#### Data for this task:

▽

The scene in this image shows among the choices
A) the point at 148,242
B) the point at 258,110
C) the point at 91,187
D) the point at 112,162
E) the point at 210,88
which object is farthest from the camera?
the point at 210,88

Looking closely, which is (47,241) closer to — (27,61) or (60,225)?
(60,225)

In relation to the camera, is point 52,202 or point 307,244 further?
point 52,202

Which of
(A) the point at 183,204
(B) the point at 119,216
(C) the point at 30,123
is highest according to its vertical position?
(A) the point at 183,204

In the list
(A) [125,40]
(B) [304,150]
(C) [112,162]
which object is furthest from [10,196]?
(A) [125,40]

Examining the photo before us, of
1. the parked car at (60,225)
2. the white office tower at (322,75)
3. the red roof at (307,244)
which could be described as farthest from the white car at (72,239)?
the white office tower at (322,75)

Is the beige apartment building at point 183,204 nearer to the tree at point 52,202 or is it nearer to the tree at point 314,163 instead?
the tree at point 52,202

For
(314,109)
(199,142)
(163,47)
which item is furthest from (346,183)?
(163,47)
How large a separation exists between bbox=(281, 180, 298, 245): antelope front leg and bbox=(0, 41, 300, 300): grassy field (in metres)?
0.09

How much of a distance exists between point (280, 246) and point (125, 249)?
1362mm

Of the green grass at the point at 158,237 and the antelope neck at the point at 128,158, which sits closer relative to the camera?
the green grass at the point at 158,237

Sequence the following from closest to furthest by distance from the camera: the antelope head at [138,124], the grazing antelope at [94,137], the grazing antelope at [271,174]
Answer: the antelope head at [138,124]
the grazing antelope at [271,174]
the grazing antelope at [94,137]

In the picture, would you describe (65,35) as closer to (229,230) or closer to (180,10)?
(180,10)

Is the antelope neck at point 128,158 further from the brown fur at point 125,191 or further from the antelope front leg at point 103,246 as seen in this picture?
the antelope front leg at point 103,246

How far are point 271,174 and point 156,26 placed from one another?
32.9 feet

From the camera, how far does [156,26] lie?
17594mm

△

#### Objective:
Repeat word for word the lines running from the line containing "Is the beige" to the end of the entries above, inclusive.

#### Output of the exercise:
Is the beige apartment building at point 183,204 nearer to the tree at point 52,202 or is it nearer to the tree at point 314,163 instead?
the tree at point 52,202

For
(314,109)
(199,142)
(163,47)
which item is furthest from (346,183)?
(163,47)
How large a separation exists between bbox=(281, 180, 298, 245): antelope front leg and bbox=(0, 41, 300, 300): grassy field (in metres)?
0.09

How much of a distance exists between point (280, 246) and point (125, 249)?
1362mm

Of the green grass at the point at 158,237 and the antelope neck at the point at 128,158, which sits closer relative to the camera?
the green grass at the point at 158,237

Sequence the following from closest to furthest by distance from the camera: the antelope head at [138,124], the grazing antelope at [94,137], the grazing antelope at [271,174]
Answer: the antelope head at [138,124]
the grazing antelope at [271,174]
the grazing antelope at [94,137]

In the picture, would you describe (65,35) as closer to (229,230) or closer to (180,10)?
(180,10)

Is the antelope neck at point 128,158 further from the brown fur at point 125,191 or further from the antelope front leg at point 103,246 as seen in this picture?
the antelope front leg at point 103,246

How far are point 271,174 and point 156,26 placed from one another?
32.9 feet

From the camera, how far does [156,26] lie?
17594mm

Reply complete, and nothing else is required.